Please turn the lines of the listing below, from the line containing "Measure the distance" through the last line of the listing, into a numbered list, with blank lines left out.

Material for this exercise:
========

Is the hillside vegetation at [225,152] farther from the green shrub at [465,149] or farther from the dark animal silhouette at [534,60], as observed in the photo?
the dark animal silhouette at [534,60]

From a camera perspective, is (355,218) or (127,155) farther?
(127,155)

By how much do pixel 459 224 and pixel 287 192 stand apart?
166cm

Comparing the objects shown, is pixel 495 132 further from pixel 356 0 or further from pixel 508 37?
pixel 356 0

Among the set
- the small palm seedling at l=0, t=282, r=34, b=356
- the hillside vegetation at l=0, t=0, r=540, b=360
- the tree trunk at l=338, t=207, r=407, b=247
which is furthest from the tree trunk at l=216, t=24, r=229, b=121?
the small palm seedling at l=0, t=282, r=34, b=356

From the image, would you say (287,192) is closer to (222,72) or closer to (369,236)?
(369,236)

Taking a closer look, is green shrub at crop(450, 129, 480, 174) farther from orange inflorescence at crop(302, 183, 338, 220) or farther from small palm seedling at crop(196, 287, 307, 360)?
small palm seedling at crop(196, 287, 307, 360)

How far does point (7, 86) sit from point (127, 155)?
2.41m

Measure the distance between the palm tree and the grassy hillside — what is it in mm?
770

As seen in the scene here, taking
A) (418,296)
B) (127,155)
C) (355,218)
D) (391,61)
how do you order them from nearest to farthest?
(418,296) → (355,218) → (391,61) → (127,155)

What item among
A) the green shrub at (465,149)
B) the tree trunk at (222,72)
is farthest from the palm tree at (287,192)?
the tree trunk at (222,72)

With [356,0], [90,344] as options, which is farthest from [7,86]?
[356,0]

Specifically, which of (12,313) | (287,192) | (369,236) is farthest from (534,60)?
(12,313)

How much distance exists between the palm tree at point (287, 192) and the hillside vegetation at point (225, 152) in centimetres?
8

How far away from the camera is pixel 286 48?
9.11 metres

========

Task output:
1. Measure the distance between the palm tree and the grassy hillside — what is it in mm?
2. 770
3. As seen in the scene here, taking
4. A) (418,296)
5. B) (127,155)
6. C) (355,218)
7. D) (391,61)
8. how do you order them from nearest to farthest?
9. (418,296) → (355,218) → (391,61) → (127,155)
10. What item among
11. A) the green shrub at (465,149)
12. B) the tree trunk at (222,72)
13. is farthest from the palm tree at (287,192)?
14. the tree trunk at (222,72)
15. With [356,0], [90,344] as options, which is farthest from [7,86]?
16. [356,0]
17. Specifically, which of (12,313) | (287,192) | (369,236) is farthest from (534,60)?
18. (12,313)
19. How much distance exists between the palm tree at point (287, 192) and the hillside vegetation at point (225, 152) in centimetres?
20. 8
21. How far away from the camera is pixel 286 48?
22. 9.11 metres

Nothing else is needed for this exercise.